Comparison of instrumental variable methods with continuous exposure and binary outcome: A simulation study

J Epidemiol. 2024 Apr 20. doi: 10.2188/jea.JE20230271. Online ahead of print.

Abstract

Background: Instrumental variable (IV) methods are widely employed to estimate causal effects when concerns regarding unmeasured confounders. Although comparisons among several IV methods for binary outcomes exist, comprehensive evaluations are insufficient. Therefore, in this study, we aimed to conduct a simulation with some settings for a detailed comparison of these methods, focusing on scenarios where IVs are valid and under effect homogeneity with different instrument strengths.

Methods: We compared six IV methods under 32 simulation scenarios: two-stage least squares (2SLS), two-stage predictor substitutions (2SPS), two-stage residual inclusions (2SRI), limited information maximum likelihood (LIML), inverse-variance weighted methods with a linear outcome model (IVWLI), and inverse-variance weighted methods with a non-linear model (IVWLL). By comparing these methods, we examined three key estimates: the parameter estimates of the exposure variable, the causal risk ratio, and the causal risk differences.

Results: Based on the results, six IV methods could be classified into three groups: 2SLS and IVWLI, 2SRI and 2SPS, and LIML and IVWLL. The first pair showed a clear bias owing to outcome model misspecification. The second pair showed a relatively good performance when strong IVs are available; however, the estimates suffered from a significant bias when only weak IVs are used.
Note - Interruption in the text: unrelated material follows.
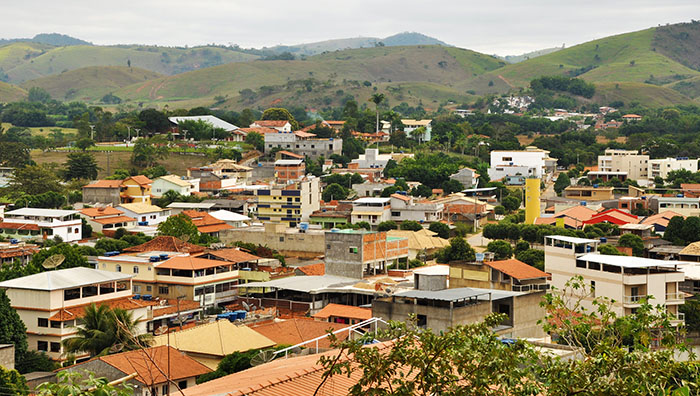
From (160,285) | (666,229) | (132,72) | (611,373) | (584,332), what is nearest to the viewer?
(611,373)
The third pair produced relatively conservative results, although they were less affected by weak IV issues.

Conclusions: The findings indicate that no panacea is available for the bias associated with IV methods. We suggest using multiple IV methods: one for primary analysis and another for sensitivity analysis.

Keywords: inverse-variance weighted method; limited information maximum likelihood; two-stage least square; two-stage residual inclusion; weak instrument bias.